Mas também tenha eu cá minhas outras amarrações: amo o cigarro, amo o álcool, amo meu trabalho. Mas não estou dando conta de tanto amor. Você veio, você chegou, e então maior parte da minha capacidade de amar voltou-se para ti. E meu mundo exterior ficou ressentido.
Minha mãe chora saudade. Minha saúde pede a mim mesmo que eu possa me dar abrigo. E eu nem vejo. Porque estar vivo é só agora. Momento exato no qual eu te amo e isso me chega, incessante, apenas como fato. Fardo. Peso. Pesado. Que me firma no chão e faz do planeta Terra a minha casa, o lugar onde gostaria de estar, algo novo e possível.
Sua revolução é você mesmo, aqui ao meu lado.
Sua inteligência está na beira dos seus olhos e pisca a mim, sempre que te encaro.
Faltam quantos dias? 16? É muito, não?
É pouco também, mas assusta.
Como posso te amar tanto a ponto de querer dormir 384 horas seguidas? E acordar com seu sorriso me pegando de leve e me chamando, de volta, à cama.
São só palavras. Meus olhos quase já fecham. Há tanto a amar por aqui. Meu corpo, minha casa, meu tempo e meu espaço. Quero amar meu trabalho que está ciumento, que está ficando louco, teso, tresloucado.
Você é perfeito e isso é inacreditável. Porque até o que não me serve - em você - até isso, mesmo assim, me revela quem tu és e quem - por conta disso - eu desejo e preciso ser.
Acordo, meu amigo.
Estamos amando como se o amor pudesse ser isso. E é.
Do nosso jeito.
Eu te amo.
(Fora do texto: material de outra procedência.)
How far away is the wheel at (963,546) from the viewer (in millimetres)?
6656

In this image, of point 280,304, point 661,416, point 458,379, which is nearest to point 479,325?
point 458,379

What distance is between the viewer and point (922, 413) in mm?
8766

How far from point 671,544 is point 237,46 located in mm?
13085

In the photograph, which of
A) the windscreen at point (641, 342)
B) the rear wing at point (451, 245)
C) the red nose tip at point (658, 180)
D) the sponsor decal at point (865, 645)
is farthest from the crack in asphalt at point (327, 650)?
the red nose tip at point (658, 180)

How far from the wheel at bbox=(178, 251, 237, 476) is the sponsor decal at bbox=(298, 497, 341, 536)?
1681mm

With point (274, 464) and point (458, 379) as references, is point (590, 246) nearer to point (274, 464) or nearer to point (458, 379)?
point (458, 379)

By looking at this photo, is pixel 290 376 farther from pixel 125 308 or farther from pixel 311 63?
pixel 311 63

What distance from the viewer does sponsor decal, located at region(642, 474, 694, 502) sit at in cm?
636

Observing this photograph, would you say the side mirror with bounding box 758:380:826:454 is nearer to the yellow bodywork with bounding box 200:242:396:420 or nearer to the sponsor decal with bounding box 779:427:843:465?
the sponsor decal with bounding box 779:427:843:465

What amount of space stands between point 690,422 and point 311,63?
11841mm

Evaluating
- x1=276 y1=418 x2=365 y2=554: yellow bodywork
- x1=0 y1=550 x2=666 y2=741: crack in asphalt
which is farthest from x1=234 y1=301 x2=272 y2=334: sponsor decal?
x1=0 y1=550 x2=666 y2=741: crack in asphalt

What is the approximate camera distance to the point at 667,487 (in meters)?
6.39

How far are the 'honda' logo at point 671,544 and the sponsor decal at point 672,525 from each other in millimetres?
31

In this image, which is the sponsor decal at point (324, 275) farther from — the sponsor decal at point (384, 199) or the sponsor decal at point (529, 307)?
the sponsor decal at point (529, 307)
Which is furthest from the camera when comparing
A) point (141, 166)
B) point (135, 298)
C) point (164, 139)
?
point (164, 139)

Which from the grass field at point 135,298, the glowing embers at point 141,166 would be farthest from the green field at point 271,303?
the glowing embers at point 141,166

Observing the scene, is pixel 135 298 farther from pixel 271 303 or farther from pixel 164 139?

E - repetidas vezes - não tenho mais o que lhe dizer.

Mas vou continuar tentando.

sexta-feira, 8 de novembro de 2013

pouco, muito pouco

sobrevive o corpo
desapegando-se
em escalas grandiosas
de todo apego
que possa
interpolar o caminho

caminha-se para quê?

mas vai
o corpo
sobre lodo
logo o corpo
inteiro
e cosido
nos pontos
dolorosos

para quê?

um fiapo de energia
se agiganta
não a ponto de virar forca

um fiapo se agiganta
e vira luz tênue
que pede abrigo
no si mesmo.

queria ficar parado
durante tantos dias
esperando o seu sorriso
colado
agora

num
beijo
meu.

quarta-feira, 6 de novembro de 2013

Como faz para ser aquilo que se é (mas ainda lá dentro)?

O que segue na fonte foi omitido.